Kampania wyborcza, która poprzedziła niedzielne wybory, nie była interesująca. Zabrakło w niej jakichkolwiek nowych pomysłów, a powtórzenie znanych już propozycji nie przyciągnęło uwagi Bułgarów. Stało się to przyczyną zapowiedzi większości agencji socjologicznych, że należy spodziewać się niskiej, około 30-procentowej frekwencji.
Według badań opinii publicznej z ostatnich dwóch tygodni, sytuacja w nowym parlamencie nie będzie inna niż poprzednio. Sondażownie Market Links, Mediana, Alpha Research prognozują, że do Zgromadzenia Narodowego wejdzie siedem partii. Jedynie ośrodek Gallup Bolkan Int., który kilka tygodni temu zmienił właściciela, zakłada, że będzie to dziewięć ugrupowań, lecz taki wynik wyborów wydaje się mało prawdopodobny.
Według wszystkich sondaży największe poparcie (22-24 proc. głosów) zdobędzie centroprawicowy GERB (Obywatele na rzecz Europejskiego Rozwoju Bułgarii), na czele którego stoi były premier Bojko Borisow. Na drugim miejscu może uplasować się albo centrowa partia Kontynuujemy Zmiany-Demokratyczna Bułgaria (16-17 proc.), albo nacjonalistyczne ugrupowanie Wazrażdane ze zbliżonym odsetkiem głosów.
Po wewnętrznym konflikcie w tureckim Ruchu na rzecz Praw i Swobód latem powstały dwie partie – Alians na rzecz Praw i Swobód pod kierownictwem historycznego przywódcy ruchu Achmeda Dogana oraz Ruch na rzecz Praw i Swobód oligarchy Deliana Peewskiego.

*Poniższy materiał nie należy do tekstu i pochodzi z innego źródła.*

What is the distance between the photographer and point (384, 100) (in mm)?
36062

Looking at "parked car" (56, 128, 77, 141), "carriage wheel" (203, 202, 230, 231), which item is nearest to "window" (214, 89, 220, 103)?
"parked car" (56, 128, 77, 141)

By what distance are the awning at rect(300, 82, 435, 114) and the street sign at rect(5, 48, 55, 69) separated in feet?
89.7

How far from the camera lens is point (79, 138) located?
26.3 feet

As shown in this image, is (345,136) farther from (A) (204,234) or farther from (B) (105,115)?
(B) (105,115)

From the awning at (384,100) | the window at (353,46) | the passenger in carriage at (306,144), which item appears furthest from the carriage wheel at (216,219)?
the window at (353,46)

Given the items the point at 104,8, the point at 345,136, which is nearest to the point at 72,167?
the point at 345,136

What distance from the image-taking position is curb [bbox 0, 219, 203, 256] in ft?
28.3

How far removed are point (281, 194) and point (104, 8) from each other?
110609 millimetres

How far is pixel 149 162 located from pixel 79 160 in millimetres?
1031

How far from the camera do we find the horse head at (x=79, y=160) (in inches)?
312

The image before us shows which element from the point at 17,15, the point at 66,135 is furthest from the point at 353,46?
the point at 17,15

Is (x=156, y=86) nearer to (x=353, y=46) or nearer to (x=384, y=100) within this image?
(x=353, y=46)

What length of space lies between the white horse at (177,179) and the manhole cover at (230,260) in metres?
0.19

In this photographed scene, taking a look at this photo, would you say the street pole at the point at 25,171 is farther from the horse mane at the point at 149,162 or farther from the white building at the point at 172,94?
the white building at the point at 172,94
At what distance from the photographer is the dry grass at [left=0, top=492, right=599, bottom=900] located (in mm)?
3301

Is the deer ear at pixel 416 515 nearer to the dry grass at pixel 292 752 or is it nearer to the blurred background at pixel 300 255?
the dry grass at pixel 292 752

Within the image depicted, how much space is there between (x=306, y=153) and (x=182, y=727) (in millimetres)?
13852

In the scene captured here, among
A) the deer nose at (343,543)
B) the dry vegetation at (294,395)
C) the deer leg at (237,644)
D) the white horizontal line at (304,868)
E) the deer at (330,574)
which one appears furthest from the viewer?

Według prognoz to one mają zająć kolejne miejsca. Lewicowa Bułgarska Partia Socjalistyczna prawdopodobnie zajmie szóstą pozycję z około 7-procentowym poparciem. Ostatnią siłą najpewniej będzie partia Jest Taki Naród showmana Sławiego Trifonowa.
Obserwatorzy nie wykluczają kolejnych wyborów wiosną 2025 r.
Ponad 12 tys. lokali wyborczych w kraju i 800 za granicą zostało otwartych w niedzielę o godz. 7 rano (godz. 6 w Polsce). Głosowanie potrwa do godz. 20 czasu miejscowego (godz. 19 czasu polskiego), kiedy należy spodziewać się pierwszych wyników sondażowych (exit poll). Porządek w dniu wyborów zapewnia w kraju około 15 tys. policjantów.